**Document extract:**
A PART from its special value to experts as a standard work of reference, the present compilation is of general interest as enabling chemists to gauge the progress in a department of industry which is perhaps more intimately associated with scientific research than any branch of manufacture that has been called into existence as the result of laboratory work. The first English edition bears the date 1894, and it was noticed in these columns at the time of its appearance (vol. 1. p. 267). The present edition, therefore, enables us to measure the development which has taken place during the last decade. First, with respect to the actual number of coal-tar colouring matters on the market. The edition of 1894 enumerated 454 distinct compounds; the present edition comprises 695; an apparent addition of 241 definite organic products of tinctorial value in ten years is an instructive illustration of the resources of chemical science when these are requisitioned in the service of industry. The actual number of new products is, however, even greater than this, since 59 dyestuffs which were included in the last edition have been removed from the list as being obsolete. The total number of new colouring matters is thus 300, so that the increment has been taking place at the rate of 30 per annum.

A Systematic Survey of the Organic Colouring Matters.

Founded on the German of Drs. G. Schultz and P. Julius. By Arthur G. Green, F.I.C., &c., Professor of Tinctorial Chemistry at the Yorkshire College, Leeds. Second edition. Pp. x + 280. (London: Macmillan and Co., Ltd., 1904.) Price 21s. net.

**Written task 1:**
In the dye book review, return the passage from "Founded on the" to "Price 21s. net.".
**Written task 2:**
Using the dye book review, say yes or no to each statement and quote the words that decide it.
(a) The first English edition is dated 1894.
(b) The present edition lists 454 compounds.
(c) Some dyestuffs from the earlier edition were dropped as obsolete.
**Written task 3:**
Answer these questions from the dye book review.
(a) What post does Arthur G. Green hold?
(b) What is the book's price?
(c) At what yearly rate were new coloring matters added?

**Provided data:**

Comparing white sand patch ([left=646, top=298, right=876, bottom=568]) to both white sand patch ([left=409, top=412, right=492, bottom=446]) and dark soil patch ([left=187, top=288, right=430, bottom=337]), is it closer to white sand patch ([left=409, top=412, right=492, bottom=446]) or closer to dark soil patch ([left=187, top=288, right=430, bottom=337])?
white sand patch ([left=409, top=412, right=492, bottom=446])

**Written response 1:**
Founded on the German of Drs. G. Schultz and P. Julius. By Arthur G. Green, F.I.C., &c., Professor of Tinctorial Chemistry at the Yorkshire College, Leeds. Second edition. Pp. x + 280. (London: Macmillan and Co., Ltd., 1904.) Price 21s. net.

**Written response 2:**
(a) Yes: "The first English edition bears the date 1894"
(b) No: "the present edition comprises 695"
(c) Yes: "59 dyestuffs which were included in the last edition have been removed from the list as being obsolete"

**Written response 3:**
(a) Professor of Tinctorial Chemistry at the Yorkshire College, Leeds
(b) 21s. net
(c) 30 per annum